» **Problem details**
Please update these rows, changing every "shoulder board" to "epaulette" and leaving everything else as it is.

» **Available records**

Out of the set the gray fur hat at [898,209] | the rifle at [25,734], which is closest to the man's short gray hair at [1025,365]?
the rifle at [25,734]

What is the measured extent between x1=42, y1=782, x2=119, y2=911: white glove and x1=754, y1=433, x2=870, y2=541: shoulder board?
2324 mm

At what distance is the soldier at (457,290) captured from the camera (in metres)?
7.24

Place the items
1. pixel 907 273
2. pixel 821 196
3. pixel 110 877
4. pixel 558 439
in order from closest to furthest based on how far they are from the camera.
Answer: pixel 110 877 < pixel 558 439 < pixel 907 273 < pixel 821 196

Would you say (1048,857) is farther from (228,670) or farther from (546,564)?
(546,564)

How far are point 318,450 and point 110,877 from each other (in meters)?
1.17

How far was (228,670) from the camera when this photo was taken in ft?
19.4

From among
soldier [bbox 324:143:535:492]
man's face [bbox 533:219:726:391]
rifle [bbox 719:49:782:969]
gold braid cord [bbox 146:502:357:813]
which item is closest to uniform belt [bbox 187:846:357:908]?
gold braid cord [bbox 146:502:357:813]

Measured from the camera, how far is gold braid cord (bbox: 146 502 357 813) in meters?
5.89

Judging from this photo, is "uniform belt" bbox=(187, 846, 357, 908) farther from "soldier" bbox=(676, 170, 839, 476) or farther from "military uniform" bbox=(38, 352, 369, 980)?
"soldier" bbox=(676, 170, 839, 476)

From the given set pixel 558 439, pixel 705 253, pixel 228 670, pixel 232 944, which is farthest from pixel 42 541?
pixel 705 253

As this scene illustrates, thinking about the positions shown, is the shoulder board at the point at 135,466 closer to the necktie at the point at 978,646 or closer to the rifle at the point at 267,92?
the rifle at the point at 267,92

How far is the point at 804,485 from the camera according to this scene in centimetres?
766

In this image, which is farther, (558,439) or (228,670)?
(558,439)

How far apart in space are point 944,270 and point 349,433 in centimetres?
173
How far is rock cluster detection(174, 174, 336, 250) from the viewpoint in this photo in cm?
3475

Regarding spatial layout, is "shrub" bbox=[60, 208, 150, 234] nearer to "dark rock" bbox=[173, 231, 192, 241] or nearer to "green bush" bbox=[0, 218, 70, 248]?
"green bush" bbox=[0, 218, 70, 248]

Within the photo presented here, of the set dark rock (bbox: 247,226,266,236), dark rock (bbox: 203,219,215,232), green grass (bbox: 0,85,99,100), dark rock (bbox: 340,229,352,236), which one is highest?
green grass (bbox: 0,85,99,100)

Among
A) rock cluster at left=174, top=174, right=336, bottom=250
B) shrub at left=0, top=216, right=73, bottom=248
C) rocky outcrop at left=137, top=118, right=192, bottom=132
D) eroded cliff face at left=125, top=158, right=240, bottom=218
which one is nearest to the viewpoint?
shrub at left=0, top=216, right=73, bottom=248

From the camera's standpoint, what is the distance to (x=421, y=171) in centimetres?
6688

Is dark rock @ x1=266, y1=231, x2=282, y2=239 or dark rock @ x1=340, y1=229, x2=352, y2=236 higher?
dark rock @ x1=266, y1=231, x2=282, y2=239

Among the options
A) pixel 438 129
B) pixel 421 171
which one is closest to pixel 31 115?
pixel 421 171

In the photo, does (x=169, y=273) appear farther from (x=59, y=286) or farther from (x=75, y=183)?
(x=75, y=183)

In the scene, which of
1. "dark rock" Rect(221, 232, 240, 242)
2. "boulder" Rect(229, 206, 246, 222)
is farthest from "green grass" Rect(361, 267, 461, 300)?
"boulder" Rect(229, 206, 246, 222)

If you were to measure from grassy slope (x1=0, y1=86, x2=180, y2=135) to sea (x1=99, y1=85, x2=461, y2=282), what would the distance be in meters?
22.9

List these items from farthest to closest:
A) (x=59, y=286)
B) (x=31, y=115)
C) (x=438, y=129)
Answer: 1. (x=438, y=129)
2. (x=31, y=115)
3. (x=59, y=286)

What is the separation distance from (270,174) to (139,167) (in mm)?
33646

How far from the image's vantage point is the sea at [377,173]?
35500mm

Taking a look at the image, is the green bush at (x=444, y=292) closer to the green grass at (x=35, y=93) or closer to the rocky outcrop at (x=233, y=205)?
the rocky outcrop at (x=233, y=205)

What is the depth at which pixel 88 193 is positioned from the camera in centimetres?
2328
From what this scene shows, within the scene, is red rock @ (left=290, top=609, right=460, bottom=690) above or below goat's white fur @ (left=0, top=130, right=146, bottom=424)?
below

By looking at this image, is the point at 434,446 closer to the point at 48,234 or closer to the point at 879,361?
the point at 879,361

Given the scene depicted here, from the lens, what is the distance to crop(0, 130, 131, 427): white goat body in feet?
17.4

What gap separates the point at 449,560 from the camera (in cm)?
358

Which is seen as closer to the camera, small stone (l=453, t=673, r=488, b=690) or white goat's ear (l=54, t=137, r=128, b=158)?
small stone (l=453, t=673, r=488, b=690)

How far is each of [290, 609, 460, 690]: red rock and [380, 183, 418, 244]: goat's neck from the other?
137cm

» **Worked solution**
Out of the set the gray fur hat at [898,209] | the rifle at [25,734], which is closest to the man's short gray hair at [1025,365]?
the rifle at [25,734]

What is the measured extent between x1=42, y1=782, x2=119, y2=911: white glove and x1=754, y1=433, x2=870, y2=541: epaulette?
2324 mm

At what distance is the soldier at (457,290) captured from the camera (in metres)?
7.24

Place the items
1. pixel 907 273
2. pixel 821 196
3. pixel 110 877
4. pixel 558 439
in order from closest to furthest based on how far they are from the camera.
Answer: pixel 110 877 < pixel 558 439 < pixel 907 273 < pixel 821 196

Would you say (1048,857) is farther from (228,670) or farther from (546,564)?
(546,564)

How far are point 318,450 and point 110,877 from each other (in meters)?
1.17

How far was (228,670) from the camera when this photo was taken in ft?
19.4

From among
soldier [bbox 324:143:535:492]
man's face [bbox 533:219:726:391]
rifle [bbox 719:49:782:969]
gold braid cord [bbox 146:502:357:813]
which item is closest to uniform belt [bbox 187:846:357:908]?
gold braid cord [bbox 146:502:357:813]

Measured from the camera, how far is gold braid cord (bbox: 146 502 357 813) in meters?
5.89

Judging from this photo, is "uniform belt" bbox=(187, 846, 357, 908) farther from "soldier" bbox=(676, 170, 839, 476) or farther from "military uniform" bbox=(38, 352, 369, 980)?
"soldier" bbox=(676, 170, 839, 476)

From the given set pixel 558 439, pixel 705 253, pixel 228 670, pixel 232 944, which is farthest from pixel 42 541?
pixel 705 253

As this scene illustrates, thinking about the positions shown, is the epaulette at the point at 135,466 closer to the necktie at the point at 978,646 or closer to the rifle at the point at 267,92?
the rifle at the point at 267,92

How far is the point at 804,485 from the camera according to this scene in centimetres?
766

In this image, which is farther, (558,439) or (228,670)?
(558,439)

How far apart in space are point 944,270 and point 349,433 in centimetres?
173
How far is rock cluster detection(174, 174, 336, 250) from the viewpoint in this photo in cm?
3475

Regarding spatial layout, is "shrub" bbox=[60, 208, 150, 234] nearer to "dark rock" bbox=[173, 231, 192, 241] or nearer to "green bush" bbox=[0, 218, 70, 248]?
"green bush" bbox=[0, 218, 70, 248]

Within the photo presented here, of the set dark rock (bbox: 247,226,266,236), dark rock (bbox: 203,219,215,232), green grass (bbox: 0,85,99,100), dark rock (bbox: 340,229,352,236), which one is highest?
green grass (bbox: 0,85,99,100)

Among
A) rock cluster at left=174, top=174, right=336, bottom=250
B) shrub at left=0, top=216, right=73, bottom=248
C) rocky outcrop at left=137, top=118, right=192, bottom=132
D) eroded cliff face at left=125, top=158, right=240, bottom=218
which one is nearest to the viewpoint?
shrub at left=0, top=216, right=73, bottom=248

From the camera's standpoint, what is the distance to (x=421, y=171) in centimetres?
6688

Is dark rock @ x1=266, y1=231, x2=282, y2=239 or dark rock @ x1=340, y1=229, x2=352, y2=236 higher?
dark rock @ x1=266, y1=231, x2=282, y2=239

Among the options
A) pixel 438 129
B) pixel 421 171
which one is closest to pixel 31 115?
pixel 421 171

In the photo, does (x=169, y=273) appear farther from (x=59, y=286) or farther from (x=75, y=183)?
(x=75, y=183)

In the scene, which of
1. "dark rock" Rect(221, 232, 240, 242)
2. "boulder" Rect(229, 206, 246, 222)
is farthest from "green grass" Rect(361, 267, 461, 300)?
"boulder" Rect(229, 206, 246, 222)

If you were to measure from grassy slope (x1=0, y1=86, x2=180, y2=135) to sea (x1=99, y1=85, x2=461, y2=282), what would the distance be in meters?
22.9

List these items from farthest to closest:
A) (x=59, y=286)
B) (x=31, y=115)
C) (x=438, y=129)
Answer: 1. (x=438, y=129)
2. (x=31, y=115)
3. (x=59, y=286)

What is the separation distance from (270,174) to (139,167) (in mm)?
33646

How far from the image's vantage point is the sea at [377,173]?
35500mm

Taking a look at the image, is the green bush at (x=444, y=292) closer to the green grass at (x=35, y=93) or closer to the rocky outcrop at (x=233, y=205)?
the rocky outcrop at (x=233, y=205)

What is the depth at which pixel 88 193 is positioned from the camera in centimetres?
2328
From what this scene shows, within the scene, is red rock @ (left=290, top=609, right=460, bottom=690) above or below goat's white fur @ (left=0, top=130, right=146, bottom=424)?
below

By looking at this image, is the point at 434,446 closer to the point at 48,234 or closer to the point at 879,361?
the point at 879,361

Given the scene depicted here, from the lens, what is the distance to crop(0, 130, 131, 427): white goat body in feet?
17.4

What gap separates the point at 449,560 from the camera (in cm)?
358

Which is seen as closer to the camera, small stone (l=453, t=673, r=488, b=690) or white goat's ear (l=54, t=137, r=128, b=158)?
small stone (l=453, t=673, r=488, b=690)

How far is each of [290, 609, 460, 690]: red rock and [380, 183, 418, 244]: goat's neck from the other?
137cm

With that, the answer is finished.